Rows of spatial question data
● ● ● ●

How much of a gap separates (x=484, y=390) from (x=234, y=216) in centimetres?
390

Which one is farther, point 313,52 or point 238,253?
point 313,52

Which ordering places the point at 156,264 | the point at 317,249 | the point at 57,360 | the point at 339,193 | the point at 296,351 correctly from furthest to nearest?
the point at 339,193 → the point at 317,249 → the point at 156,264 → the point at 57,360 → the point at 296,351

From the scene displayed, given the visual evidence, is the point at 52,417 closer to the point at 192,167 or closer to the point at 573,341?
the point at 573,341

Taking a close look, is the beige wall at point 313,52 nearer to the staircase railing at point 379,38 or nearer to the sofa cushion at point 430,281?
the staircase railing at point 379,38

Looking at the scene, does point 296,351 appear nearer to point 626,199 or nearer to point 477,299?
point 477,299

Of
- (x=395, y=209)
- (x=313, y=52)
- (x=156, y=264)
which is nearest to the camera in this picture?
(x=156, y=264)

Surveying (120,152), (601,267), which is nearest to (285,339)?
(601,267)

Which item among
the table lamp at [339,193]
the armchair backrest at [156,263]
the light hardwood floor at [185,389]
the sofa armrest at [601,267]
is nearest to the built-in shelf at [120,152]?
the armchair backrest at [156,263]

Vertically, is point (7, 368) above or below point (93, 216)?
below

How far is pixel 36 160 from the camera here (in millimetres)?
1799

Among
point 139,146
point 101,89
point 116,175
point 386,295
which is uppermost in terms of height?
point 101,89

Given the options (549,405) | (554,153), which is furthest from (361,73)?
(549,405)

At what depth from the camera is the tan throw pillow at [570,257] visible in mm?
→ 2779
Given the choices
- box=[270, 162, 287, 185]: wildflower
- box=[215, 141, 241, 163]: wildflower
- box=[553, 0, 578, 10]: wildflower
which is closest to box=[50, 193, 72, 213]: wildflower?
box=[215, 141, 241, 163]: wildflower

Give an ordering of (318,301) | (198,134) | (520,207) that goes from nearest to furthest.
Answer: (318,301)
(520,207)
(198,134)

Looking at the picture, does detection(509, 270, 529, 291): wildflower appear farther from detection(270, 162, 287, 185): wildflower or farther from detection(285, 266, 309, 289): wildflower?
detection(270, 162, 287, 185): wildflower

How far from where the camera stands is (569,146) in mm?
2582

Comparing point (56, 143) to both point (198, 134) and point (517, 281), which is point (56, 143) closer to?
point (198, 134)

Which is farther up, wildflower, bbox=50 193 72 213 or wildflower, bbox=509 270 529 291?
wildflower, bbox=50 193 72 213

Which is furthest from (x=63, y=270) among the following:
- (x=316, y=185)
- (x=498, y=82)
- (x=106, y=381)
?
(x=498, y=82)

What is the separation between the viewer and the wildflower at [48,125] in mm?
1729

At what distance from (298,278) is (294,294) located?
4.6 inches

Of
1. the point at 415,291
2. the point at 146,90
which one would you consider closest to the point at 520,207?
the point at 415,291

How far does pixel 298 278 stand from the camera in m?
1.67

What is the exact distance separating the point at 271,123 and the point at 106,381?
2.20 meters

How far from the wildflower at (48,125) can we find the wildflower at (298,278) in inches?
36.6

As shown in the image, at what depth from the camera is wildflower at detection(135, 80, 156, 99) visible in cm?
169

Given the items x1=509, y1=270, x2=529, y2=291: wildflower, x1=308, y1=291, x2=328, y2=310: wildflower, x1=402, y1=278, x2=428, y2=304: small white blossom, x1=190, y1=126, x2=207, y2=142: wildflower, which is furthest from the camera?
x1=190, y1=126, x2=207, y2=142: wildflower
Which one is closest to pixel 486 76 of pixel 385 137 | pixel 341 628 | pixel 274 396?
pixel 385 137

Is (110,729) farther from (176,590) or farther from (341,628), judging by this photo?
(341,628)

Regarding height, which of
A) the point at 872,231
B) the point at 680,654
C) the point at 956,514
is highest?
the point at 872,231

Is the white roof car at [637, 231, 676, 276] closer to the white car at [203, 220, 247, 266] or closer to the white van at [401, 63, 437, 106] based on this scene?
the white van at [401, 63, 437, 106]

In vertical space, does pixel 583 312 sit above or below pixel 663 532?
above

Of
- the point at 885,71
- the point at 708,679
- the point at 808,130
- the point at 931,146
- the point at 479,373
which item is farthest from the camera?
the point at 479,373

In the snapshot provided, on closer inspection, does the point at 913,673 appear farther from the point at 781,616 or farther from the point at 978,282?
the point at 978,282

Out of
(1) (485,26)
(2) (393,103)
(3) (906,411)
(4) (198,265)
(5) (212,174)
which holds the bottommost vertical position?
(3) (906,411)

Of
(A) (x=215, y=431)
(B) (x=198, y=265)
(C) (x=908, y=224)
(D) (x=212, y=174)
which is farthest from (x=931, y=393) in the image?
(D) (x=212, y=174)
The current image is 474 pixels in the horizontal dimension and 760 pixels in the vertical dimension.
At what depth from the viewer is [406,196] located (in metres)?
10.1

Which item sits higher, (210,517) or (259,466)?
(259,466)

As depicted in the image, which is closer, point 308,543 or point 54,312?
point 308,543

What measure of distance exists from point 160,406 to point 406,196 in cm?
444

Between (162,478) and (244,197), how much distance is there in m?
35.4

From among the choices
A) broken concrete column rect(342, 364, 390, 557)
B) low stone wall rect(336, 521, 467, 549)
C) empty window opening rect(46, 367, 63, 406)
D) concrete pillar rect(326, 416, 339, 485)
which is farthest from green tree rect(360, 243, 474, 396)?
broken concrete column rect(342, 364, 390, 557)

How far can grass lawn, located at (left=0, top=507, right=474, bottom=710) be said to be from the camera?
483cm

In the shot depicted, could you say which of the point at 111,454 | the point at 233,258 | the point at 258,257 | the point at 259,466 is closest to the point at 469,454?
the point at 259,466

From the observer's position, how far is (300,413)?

● ● ● ●

## Problem to work on
Every line above should be printed again exactly as it stands.

## Task solution
How much of a gap separates (x=484, y=390) from (x=234, y=216) in centimetres?
390

Which one is farther, point 313,52 or point 238,253?
point 313,52

Which ordering places the point at 156,264 | the point at 317,249 | the point at 57,360 | the point at 339,193 | the point at 296,351 correctly from furthest to nearest?
the point at 339,193 → the point at 317,249 → the point at 156,264 → the point at 57,360 → the point at 296,351

From the scene displayed, given the visual evidence, is the point at 52,417 closer to the point at 192,167 or closer to the point at 573,341?
the point at 573,341

Taking a close look, is the beige wall at point 313,52 nearer to the staircase railing at point 379,38 or nearer to the sofa cushion at point 430,281?
the staircase railing at point 379,38

Looking at the scene, does point 296,351 appear nearer to point 626,199 or nearer to point 477,299?
point 477,299

Of
- (x=395, y=209)
- (x=313, y=52)
- (x=156, y=264)
which is nearest to the camera in this picture?
(x=156, y=264)

Surveying (120,152), (601,267), which is nearest to (285,339)?
(601,267)

Which item among
the table lamp at [339,193]
the armchair backrest at [156,263]
the light hardwood floor at [185,389]
the sofa armrest at [601,267]
is nearest to the built-in shelf at [120,152]?
the armchair backrest at [156,263]

Vertically, is point (7, 368) above or below point (93, 216)?
below

How far is pixel 36 160 from the camera here (in millimetres)?
1799

Among
point 139,146
point 101,89
point 116,175
point 386,295
which is uppermost in terms of height?
point 101,89

Given the options (549,405) | (554,153), which is furthest from (361,73)?
(549,405)

At what depth from the camera is the tan throw pillow at [570,257] visible in mm?
→ 2779
Given the choices
- box=[270, 162, 287, 185]: wildflower
- box=[215, 141, 241, 163]: wildflower
- box=[553, 0, 578, 10]: wildflower
which is closest to box=[50, 193, 72, 213]: wildflower?
box=[215, 141, 241, 163]: wildflower

Give an ordering of (318,301) | (198,134) | (520,207) that goes from nearest to furthest.
Answer: (318,301)
(520,207)
(198,134)

Looking at the picture, does detection(509, 270, 529, 291): wildflower appear farther from detection(270, 162, 287, 185): wildflower or farther from detection(285, 266, 309, 289): wildflower?
detection(270, 162, 287, 185): wildflower

How far from where the camera stands is (569,146) in mm?
2582

Comparing point (56, 143) to both point (198, 134) and point (517, 281), which is point (56, 143) closer to?
point (198, 134)

Which is farther up, wildflower, bbox=50 193 72 213 or wildflower, bbox=509 270 529 291?
wildflower, bbox=50 193 72 213

Which is furthest from (x=63, y=270) among the following:
- (x=316, y=185)
- (x=498, y=82)
- (x=106, y=381)
?
(x=498, y=82)

What is the separation between the viewer and the wildflower at [48,125] in mm?
1729

At what distance from (298,278) is (294,294) located?
4.6 inches

Of
1. the point at 415,291
2. the point at 146,90
which one would you consider closest to the point at 520,207?
the point at 415,291

How far does pixel 298 278 stand from the camera in m?
1.67

What is the exact distance separating the point at 271,123 and the point at 106,381?
2.20 meters

How far from the wildflower at (48,125) can we find the wildflower at (298,278) in inches?
36.6

As shown in the image, at what depth from the camera is wildflower at detection(135, 80, 156, 99) visible in cm?
169

Given the items x1=509, y1=270, x2=529, y2=291: wildflower, x1=308, y1=291, x2=328, y2=310: wildflower, x1=402, y1=278, x2=428, y2=304: small white blossom, x1=190, y1=126, x2=207, y2=142: wildflower, which is furthest from the camera?
x1=190, y1=126, x2=207, y2=142: wildflower
Which one is closest to pixel 486 76 of pixel 385 137 | pixel 341 628 | pixel 274 396?
pixel 385 137

Is (110,729) farther from (176,590) or farther from (341,628), judging by this photo?
(341,628)

Regarding height, which of
A) the point at 872,231
B) the point at 680,654
C) the point at 956,514
is highest?
the point at 872,231

Is the white roof car at [637, 231, 676, 276] closer to the white car at [203, 220, 247, 266] or closer to the white van at [401, 63, 437, 106] based on this scene?
the white van at [401, 63, 437, 106]

In vertical space, does pixel 583 312 sit above or below pixel 663 532?
above

Of
- the point at 885,71
- the point at 708,679
- the point at 808,130
- the point at 931,146
- the point at 479,373
which item is farthest from the camera?
the point at 479,373

In the snapshot provided, on closer inspection, does the point at 913,673 appear farther from the point at 781,616 or farther from the point at 978,282?
the point at 978,282

Out of
(1) (485,26)
(2) (393,103)
(3) (906,411)
(4) (198,265)
(5) (212,174)
which holds the bottommost vertical position?
(3) (906,411)

Of
(A) (x=215, y=431)
(B) (x=198, y=265)
(C) (x=908, y=224)
(D) (x=212, y=174)
which is farthest from (x=931, y=393) in the image?
(D) (x=212, y=174)
The current image is 474 pixels in the horizontal dimension and 760 pixels in the vertical dimension.
At what depth from the viewer is [406,196] located (in metres)?
10.1

Which item sits higher, (210,517) or (259,466)?
(259,466)

As depicted in the image, which is closer, point 308,543 or point 54,312?
point 308,543

What measure of distance exists from point 160,406 to point 406,196 in cm?
444

Between (162,478) and (244,197), how much distance is there in m?
35.4

From among the choices
A) broken concrete column rect(342, 364, 390, 557)
B) low stone wall rect(336, 521, 467, 549)
C) empty window opening rect(46, 367, 63, 406)
D) concrete pillar rect(326, 416, 339, 485)
which is farthest from green tree rect(360, 243, 474, 396)?
broken concrete column rect(342, 364, 390, 557)

How far can grass lawn, located at (left=0, top=507, right=474, bottom=710) be said to be from the camera?
483cm

In the shot depicted, could you say which of the point at 111,454 | the point at 233,258 | the point at 258,257 | the point at 259,466 is closest to the point at 469,454?
the point at 259,466

From the observer's position, how far is (300,413)?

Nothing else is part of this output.